Image-caption web data
************

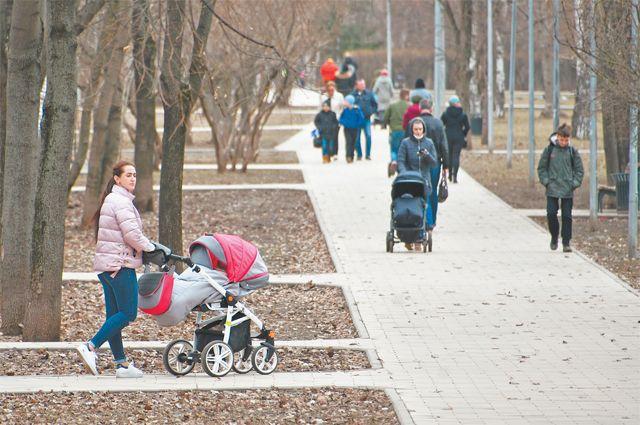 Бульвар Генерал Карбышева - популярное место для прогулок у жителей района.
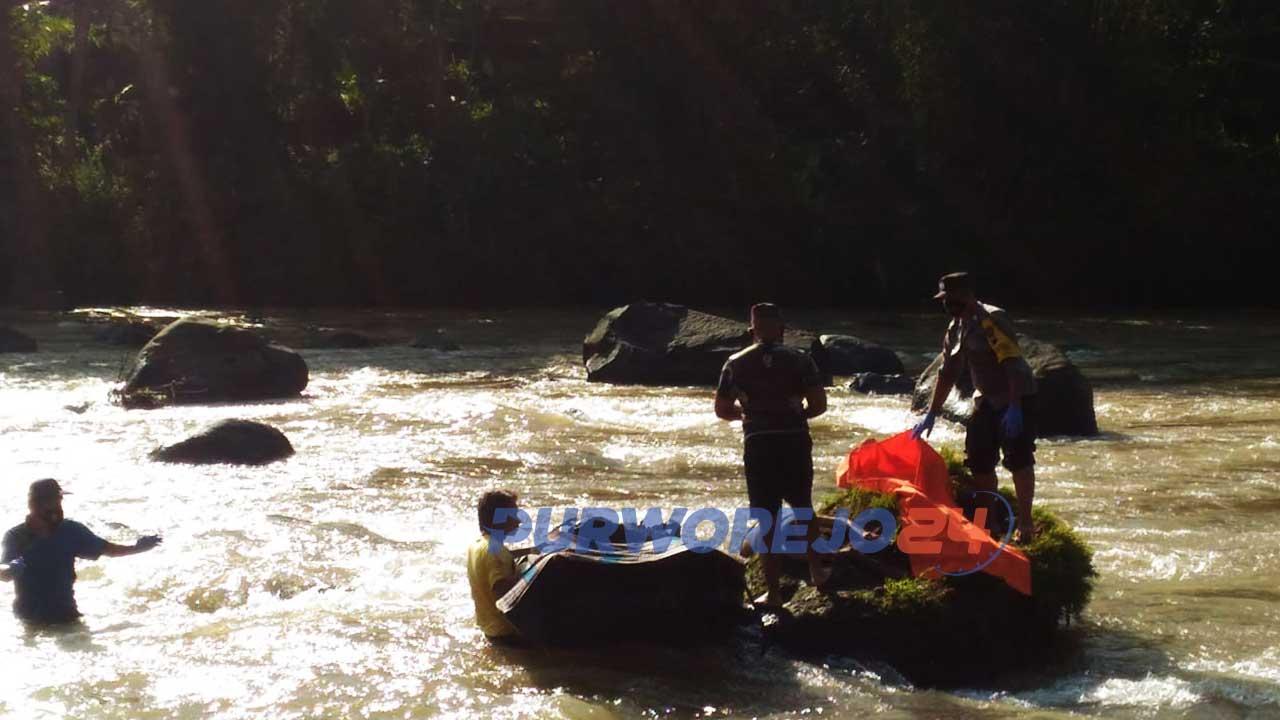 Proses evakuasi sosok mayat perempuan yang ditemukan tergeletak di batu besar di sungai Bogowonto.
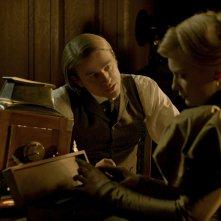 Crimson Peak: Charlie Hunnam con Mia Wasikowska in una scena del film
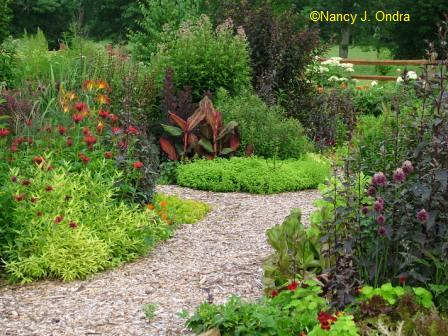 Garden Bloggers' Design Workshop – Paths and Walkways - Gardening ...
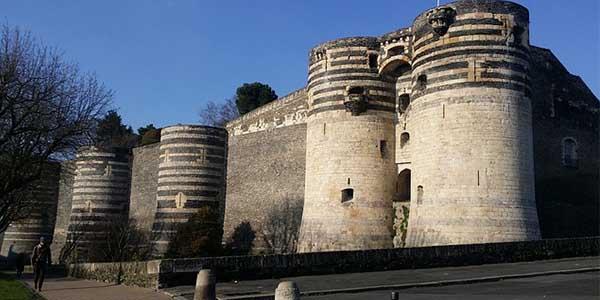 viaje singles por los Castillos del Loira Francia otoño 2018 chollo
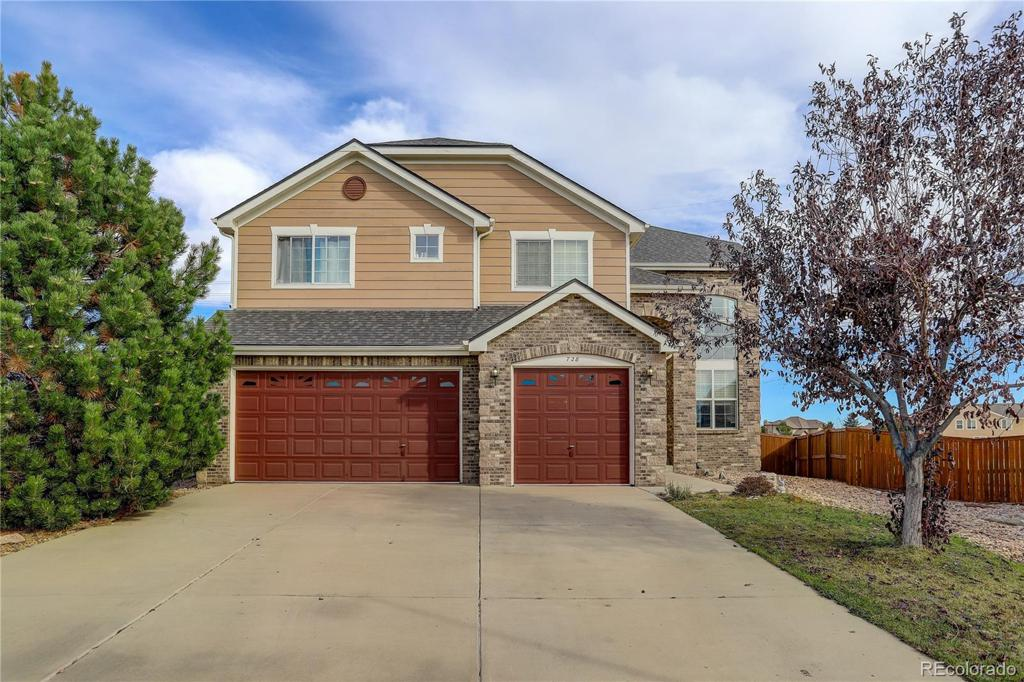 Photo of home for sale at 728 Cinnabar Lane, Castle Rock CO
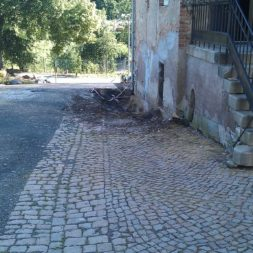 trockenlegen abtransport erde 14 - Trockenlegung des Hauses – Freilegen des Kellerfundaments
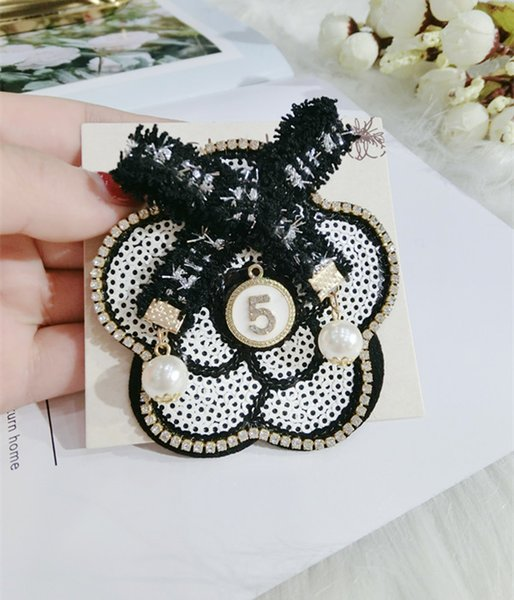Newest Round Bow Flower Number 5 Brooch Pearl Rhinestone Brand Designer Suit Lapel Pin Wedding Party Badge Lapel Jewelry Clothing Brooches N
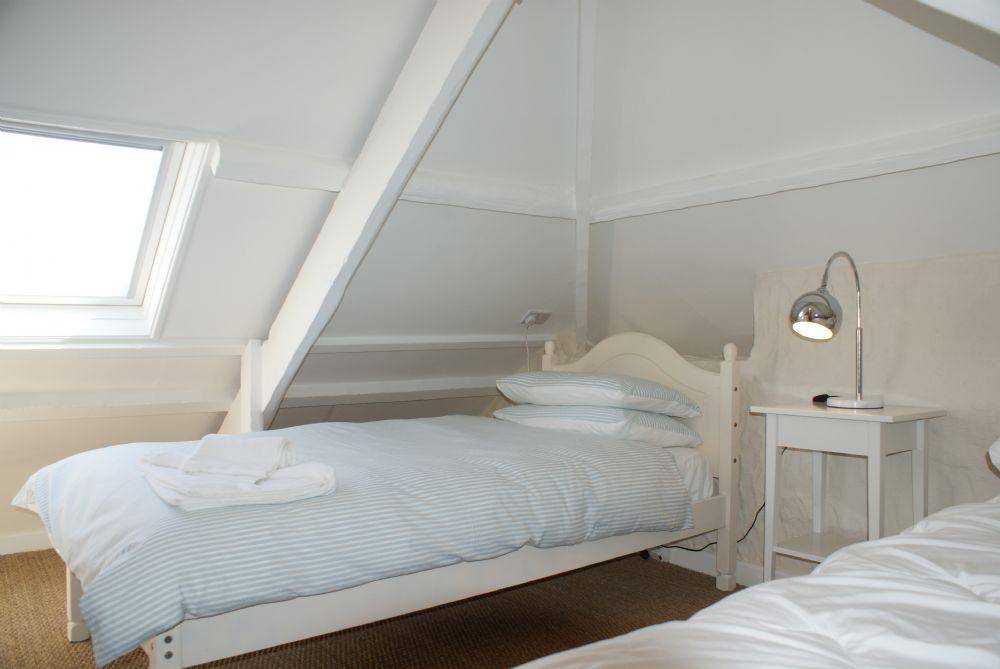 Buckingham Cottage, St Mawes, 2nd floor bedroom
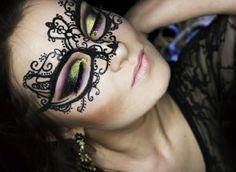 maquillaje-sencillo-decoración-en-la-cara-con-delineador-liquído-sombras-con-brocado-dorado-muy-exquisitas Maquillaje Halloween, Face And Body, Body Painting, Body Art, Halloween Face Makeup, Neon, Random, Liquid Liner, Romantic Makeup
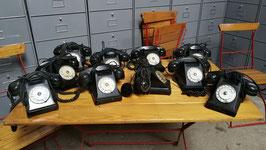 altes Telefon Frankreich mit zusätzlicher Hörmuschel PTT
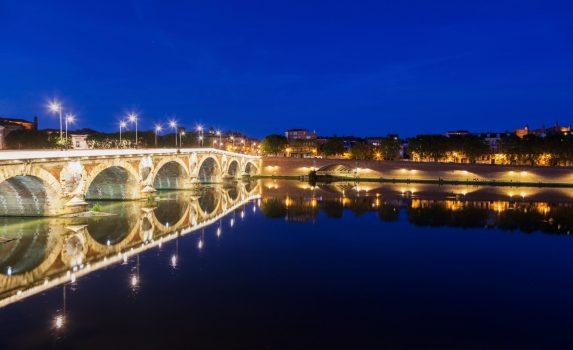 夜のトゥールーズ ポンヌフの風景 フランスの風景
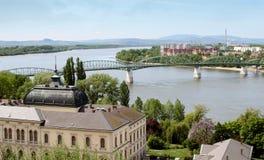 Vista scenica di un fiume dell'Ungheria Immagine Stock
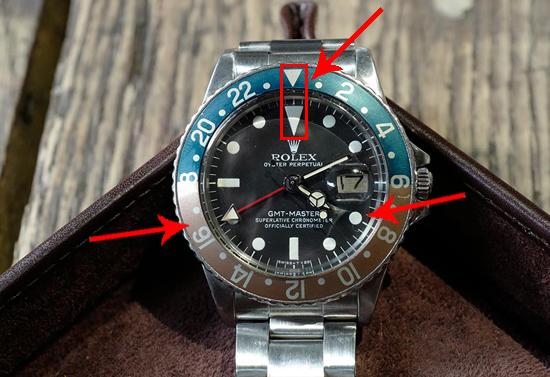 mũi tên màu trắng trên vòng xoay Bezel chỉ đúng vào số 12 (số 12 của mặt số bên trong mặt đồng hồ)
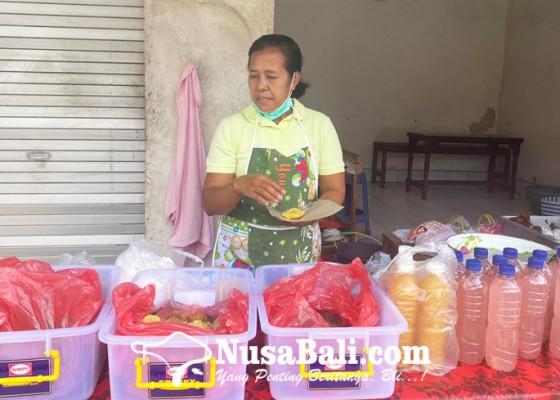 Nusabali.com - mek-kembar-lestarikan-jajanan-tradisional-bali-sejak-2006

************

→ Task goal:
With the pictures left out, copy exactly the lines from the one containing "夜のトゥールーズ ポンヌフの風景 フランスの風景" through the final line of the records above, both included.

→ Exercise output:
 夜のトゥールーズ ポンヌフの風景 フランスの風景
 Vista scenica di un fiume dell'Ungheria Immagine Stock
 mũi tên màu trắng trên vòng xoay Bezel chỉ đúng vào số 12 (số 12 của mặt số bên trong mặt đồng hồ)
 Nusabali.com - mek-kembar-lestarikan-jajanan-tradisional-bali-sejak-2006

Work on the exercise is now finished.